在上面的代码中如果我使用init = tf.global_variables_initializer() 在 AdamOptimizer 之上然后它会给出错误,但如果我之后使用它 AdamOptimizer 然后它运行正常。是什么原因? 虽然它在两个位置都能正常使用 GradientDescentOptimizer

2 个答案:

答案 0 :(得分:2)

查看documentation init = tf.global_variables_initializer()init = tf.variables_initializer(tf.global_variables())相同

tf.train.AdamOptimizer需要初始化的一些内部变量(均值统计等)

<tf.Variable 'beta1_power:0' shape=() dtype=float32_ref>
<tf.Variable 'beta2_power:0' shape=() dtype=float32_ref>
<tf.Variable 'x/Adam:0' shape=(2, 1) dtype=float32_ref>    # 1st moment vector
<tf.Variable 'x/Adam_1:0' shape=(2, 1) dtype=float32_ref>  # 2nd moment vector

documentation告诉您如何应用更新。

相反,vanilla梯度下降优化器tf.train.GradientDescentOptimizer不依赖于任何变量。有区别。 现在,在tf.train.AdamOptimizer可以使用其变量之前,需要在某个时刻初始化这些变量。

要创建初始化所有必需变量的操作init,此操作init需要知道运行程序所需的变量。因此,需要将放在 tf.train.AdamOptimizer之后。

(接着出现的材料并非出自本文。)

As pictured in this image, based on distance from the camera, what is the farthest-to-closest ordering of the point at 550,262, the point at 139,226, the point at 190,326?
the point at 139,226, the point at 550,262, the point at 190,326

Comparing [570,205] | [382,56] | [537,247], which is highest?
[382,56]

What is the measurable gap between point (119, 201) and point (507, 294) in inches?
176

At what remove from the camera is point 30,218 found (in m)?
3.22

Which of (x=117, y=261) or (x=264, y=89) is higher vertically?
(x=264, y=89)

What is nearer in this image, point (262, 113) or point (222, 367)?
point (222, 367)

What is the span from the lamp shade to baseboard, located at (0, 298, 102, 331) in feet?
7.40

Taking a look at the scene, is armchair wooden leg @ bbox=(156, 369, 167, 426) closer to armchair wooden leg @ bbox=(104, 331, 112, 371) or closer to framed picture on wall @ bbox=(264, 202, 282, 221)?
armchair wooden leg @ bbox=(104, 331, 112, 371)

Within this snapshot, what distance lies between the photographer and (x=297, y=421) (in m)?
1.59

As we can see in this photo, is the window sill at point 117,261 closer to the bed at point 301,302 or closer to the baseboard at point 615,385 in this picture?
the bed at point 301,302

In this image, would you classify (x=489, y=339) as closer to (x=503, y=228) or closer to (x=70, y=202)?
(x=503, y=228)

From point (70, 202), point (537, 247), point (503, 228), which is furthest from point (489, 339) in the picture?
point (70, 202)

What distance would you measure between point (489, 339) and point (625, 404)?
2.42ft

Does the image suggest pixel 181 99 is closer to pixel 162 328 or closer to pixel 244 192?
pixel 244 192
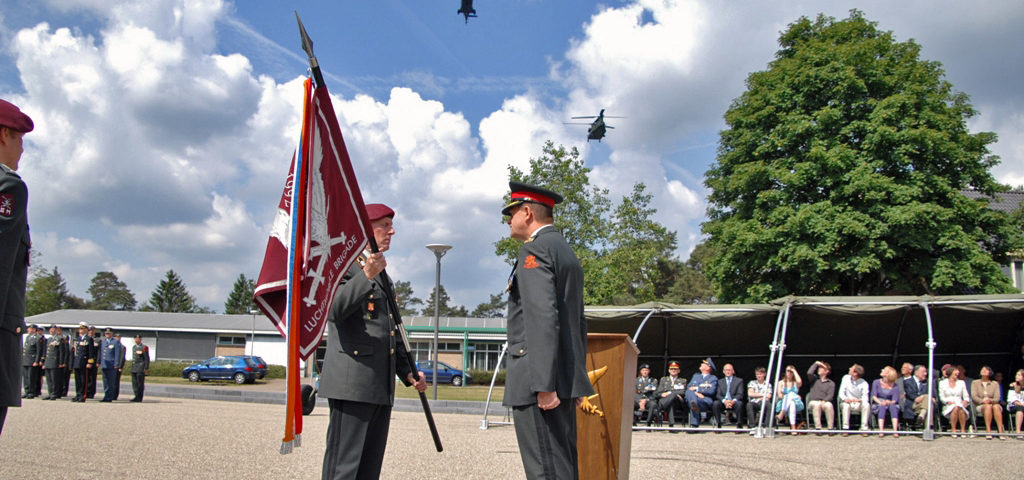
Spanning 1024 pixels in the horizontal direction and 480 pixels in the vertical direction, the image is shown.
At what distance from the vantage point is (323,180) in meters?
3.92

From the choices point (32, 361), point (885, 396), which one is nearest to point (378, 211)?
point (885, 396)

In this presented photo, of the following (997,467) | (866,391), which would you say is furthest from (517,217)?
(866,391)

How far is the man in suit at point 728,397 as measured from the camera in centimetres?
1395

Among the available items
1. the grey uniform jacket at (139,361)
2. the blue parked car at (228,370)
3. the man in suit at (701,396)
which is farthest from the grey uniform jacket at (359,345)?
the blue parked car at (228,370)

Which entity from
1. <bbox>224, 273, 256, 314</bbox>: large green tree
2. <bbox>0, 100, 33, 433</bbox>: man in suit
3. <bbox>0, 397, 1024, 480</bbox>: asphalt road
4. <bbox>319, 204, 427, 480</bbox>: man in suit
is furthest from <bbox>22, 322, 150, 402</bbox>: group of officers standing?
<bbox>224, 273, 256, 314</bbox>: large green tree

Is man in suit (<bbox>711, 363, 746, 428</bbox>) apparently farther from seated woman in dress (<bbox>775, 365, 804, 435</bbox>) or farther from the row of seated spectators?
seated woman in dress (<bbox>775, 365, 804, 435</bbox>)

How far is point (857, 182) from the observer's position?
2228cm

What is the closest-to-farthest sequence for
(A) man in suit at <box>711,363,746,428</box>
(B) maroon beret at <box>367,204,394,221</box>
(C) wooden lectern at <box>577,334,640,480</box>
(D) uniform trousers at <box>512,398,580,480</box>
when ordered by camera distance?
(D) uniform trousers at <box>512,398,580,480</box>
(B) maroon beret at <box>367,204,394,221</box>
(C) wooden lectern at <box>577,334,640,480</box>
(A) man in suit at <box>711,363,746,428</box>

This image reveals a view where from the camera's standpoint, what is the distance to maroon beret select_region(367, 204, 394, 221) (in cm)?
445

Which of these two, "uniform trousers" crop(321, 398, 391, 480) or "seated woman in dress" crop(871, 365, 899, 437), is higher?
"uniform trousers" crop(321, 398, 391, 480)

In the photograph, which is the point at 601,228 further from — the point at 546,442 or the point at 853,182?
the point at 546,442

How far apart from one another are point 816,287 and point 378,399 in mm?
22874

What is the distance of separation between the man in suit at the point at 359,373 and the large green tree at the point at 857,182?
21.1 metres

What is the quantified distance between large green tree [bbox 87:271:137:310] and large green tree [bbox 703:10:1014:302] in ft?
388
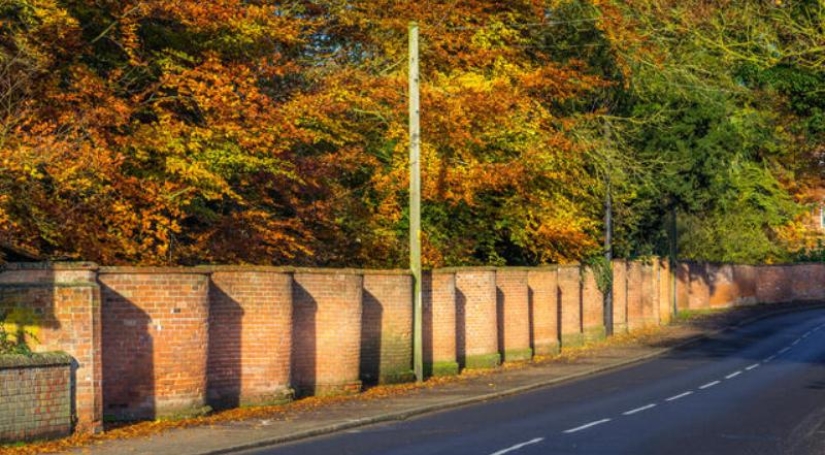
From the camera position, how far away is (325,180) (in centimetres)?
3300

如果您要将init = tf.global_variables_initializer() 放在 tf.train.AdamOptimizer之前

init_op = tf.variables_initializer(tf.global_variables())
optimize_op = tf.train.AdamOptimizer(0.1).minimize(cost_function)

你会得到

Attempting to use uninitialized value beta1_power

告诉您,tf.train.AdamOptimizer尝试访问尚未初始化的<tf.Variable 'beta1_power:0' shape=() dtype=float32_ref>

所以

# ...
... = tf.train.AdamOptimizer(0.1).minimize(cost_function)
# ...
init = tf.global_variables_initializer()

是唯一正确的方法。您可以通过放置

来检查哪些变量可以初始化
for variable in tf.global_variables():
    print(variable)

在源代码中。

考虑最小化二次形式0.5x'Ax + bx + c的示例。在TensorFlow中,这将是

import tensorflow as tf
import numpy as np

x = tf.Variable(np.random.rand(2, 1), dtype=tf.float32, name="x")
# we already make clear, that we are not going to optimize these variables
b = tf.constant([[5], [6]], dtype=tf.float32, name="b")
A = tf.constant([[9, 2], [2, 10]], dtype=tf.float32, name="A")

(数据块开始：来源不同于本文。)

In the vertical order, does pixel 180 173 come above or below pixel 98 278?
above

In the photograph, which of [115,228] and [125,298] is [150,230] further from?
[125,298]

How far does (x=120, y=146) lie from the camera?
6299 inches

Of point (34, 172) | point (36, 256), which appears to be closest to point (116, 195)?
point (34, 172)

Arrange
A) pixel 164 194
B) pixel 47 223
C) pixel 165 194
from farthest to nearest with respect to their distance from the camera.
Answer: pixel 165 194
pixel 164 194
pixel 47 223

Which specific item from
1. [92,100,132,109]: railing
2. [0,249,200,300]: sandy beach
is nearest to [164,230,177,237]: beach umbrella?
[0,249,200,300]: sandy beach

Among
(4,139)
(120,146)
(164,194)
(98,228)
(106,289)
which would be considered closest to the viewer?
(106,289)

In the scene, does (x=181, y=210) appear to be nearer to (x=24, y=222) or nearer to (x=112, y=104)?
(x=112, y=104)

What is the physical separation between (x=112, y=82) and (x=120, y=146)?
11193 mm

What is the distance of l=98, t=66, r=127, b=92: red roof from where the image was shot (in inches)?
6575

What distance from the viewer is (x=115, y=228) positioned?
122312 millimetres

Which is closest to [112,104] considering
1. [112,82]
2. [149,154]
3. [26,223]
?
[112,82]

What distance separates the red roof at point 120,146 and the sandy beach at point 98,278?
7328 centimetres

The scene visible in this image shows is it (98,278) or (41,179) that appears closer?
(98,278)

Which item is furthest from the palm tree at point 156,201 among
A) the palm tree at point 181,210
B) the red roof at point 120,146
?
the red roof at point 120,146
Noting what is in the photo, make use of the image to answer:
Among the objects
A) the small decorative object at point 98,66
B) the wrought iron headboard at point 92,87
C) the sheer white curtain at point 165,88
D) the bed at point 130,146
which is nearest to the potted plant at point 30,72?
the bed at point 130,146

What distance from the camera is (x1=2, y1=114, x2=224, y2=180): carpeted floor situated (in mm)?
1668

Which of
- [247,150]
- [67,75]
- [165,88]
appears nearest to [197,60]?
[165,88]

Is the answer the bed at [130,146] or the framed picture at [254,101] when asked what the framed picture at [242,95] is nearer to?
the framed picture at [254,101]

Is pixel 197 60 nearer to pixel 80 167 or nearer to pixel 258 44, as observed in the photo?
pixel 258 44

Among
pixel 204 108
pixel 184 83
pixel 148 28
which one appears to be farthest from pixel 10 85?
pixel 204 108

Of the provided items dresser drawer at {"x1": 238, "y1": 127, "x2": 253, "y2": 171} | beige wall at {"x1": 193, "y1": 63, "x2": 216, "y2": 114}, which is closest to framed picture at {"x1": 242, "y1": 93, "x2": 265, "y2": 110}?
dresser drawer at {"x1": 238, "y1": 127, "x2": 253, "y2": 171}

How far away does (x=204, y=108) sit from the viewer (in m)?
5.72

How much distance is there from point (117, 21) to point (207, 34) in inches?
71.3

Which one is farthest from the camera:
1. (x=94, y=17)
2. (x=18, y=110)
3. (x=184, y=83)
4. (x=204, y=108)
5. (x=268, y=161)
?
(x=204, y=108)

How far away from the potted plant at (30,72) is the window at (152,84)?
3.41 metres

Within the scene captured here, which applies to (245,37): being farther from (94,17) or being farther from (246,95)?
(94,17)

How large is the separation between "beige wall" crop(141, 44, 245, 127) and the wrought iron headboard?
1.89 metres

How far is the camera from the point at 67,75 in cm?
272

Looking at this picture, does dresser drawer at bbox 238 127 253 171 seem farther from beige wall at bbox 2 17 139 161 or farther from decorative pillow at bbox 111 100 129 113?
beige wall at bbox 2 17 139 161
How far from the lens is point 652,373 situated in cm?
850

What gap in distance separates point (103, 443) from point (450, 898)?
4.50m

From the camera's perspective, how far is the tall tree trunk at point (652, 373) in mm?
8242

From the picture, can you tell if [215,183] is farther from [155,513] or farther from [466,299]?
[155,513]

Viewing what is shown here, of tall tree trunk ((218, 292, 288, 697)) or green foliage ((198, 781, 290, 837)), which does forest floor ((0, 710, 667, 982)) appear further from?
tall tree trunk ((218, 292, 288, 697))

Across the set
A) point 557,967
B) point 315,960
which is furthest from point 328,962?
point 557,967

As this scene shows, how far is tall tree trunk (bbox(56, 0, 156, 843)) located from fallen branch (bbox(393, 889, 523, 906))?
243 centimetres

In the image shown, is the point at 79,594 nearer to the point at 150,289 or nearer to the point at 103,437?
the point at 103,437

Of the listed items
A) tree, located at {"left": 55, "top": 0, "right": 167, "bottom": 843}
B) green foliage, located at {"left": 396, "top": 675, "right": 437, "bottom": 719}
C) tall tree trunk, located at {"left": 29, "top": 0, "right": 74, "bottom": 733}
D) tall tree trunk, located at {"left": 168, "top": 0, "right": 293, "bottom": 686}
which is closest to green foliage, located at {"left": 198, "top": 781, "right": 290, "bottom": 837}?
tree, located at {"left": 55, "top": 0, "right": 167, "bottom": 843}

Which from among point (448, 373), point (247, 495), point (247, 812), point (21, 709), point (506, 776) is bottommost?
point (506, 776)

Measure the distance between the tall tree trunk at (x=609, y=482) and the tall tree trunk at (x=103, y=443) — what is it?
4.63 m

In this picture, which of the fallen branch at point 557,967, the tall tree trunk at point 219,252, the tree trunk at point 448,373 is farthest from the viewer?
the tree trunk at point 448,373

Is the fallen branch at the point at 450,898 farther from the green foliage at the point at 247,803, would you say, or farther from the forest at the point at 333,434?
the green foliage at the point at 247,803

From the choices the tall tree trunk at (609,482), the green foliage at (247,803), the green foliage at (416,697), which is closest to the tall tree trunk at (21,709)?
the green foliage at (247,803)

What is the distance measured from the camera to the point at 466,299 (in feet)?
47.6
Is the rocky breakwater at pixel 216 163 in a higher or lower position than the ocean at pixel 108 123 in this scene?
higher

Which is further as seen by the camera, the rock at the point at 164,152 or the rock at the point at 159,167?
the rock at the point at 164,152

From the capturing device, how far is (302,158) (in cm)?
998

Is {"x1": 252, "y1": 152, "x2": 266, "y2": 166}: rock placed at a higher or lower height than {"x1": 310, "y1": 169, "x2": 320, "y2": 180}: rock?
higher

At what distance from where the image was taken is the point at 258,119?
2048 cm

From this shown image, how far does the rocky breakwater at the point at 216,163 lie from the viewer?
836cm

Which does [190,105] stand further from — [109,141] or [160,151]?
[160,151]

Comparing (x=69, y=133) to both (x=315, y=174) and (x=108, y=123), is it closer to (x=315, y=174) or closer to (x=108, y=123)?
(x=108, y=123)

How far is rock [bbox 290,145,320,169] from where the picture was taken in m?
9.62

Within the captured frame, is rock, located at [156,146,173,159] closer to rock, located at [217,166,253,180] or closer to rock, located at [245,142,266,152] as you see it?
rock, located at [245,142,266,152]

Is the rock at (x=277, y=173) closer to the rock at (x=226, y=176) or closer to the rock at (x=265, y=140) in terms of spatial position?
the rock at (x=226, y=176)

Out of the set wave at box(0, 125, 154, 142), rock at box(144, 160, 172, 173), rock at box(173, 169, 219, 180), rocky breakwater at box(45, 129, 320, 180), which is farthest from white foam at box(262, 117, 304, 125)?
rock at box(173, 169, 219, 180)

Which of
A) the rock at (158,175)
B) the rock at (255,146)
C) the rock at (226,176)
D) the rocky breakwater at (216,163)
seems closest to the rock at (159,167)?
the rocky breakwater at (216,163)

cost_function = 0.5 * tf.matmul(tf.matmul(tf.transpose(x), A), x) - tf.matmul(tf.transpose(b), x) + 42

for variable in tf.global_variables():
    print('before ADAM: global_variables_initializer would init {}'.format(variable))

optimize_op = tf.train.AdamOptimizer(0.1).minimize(cost_function)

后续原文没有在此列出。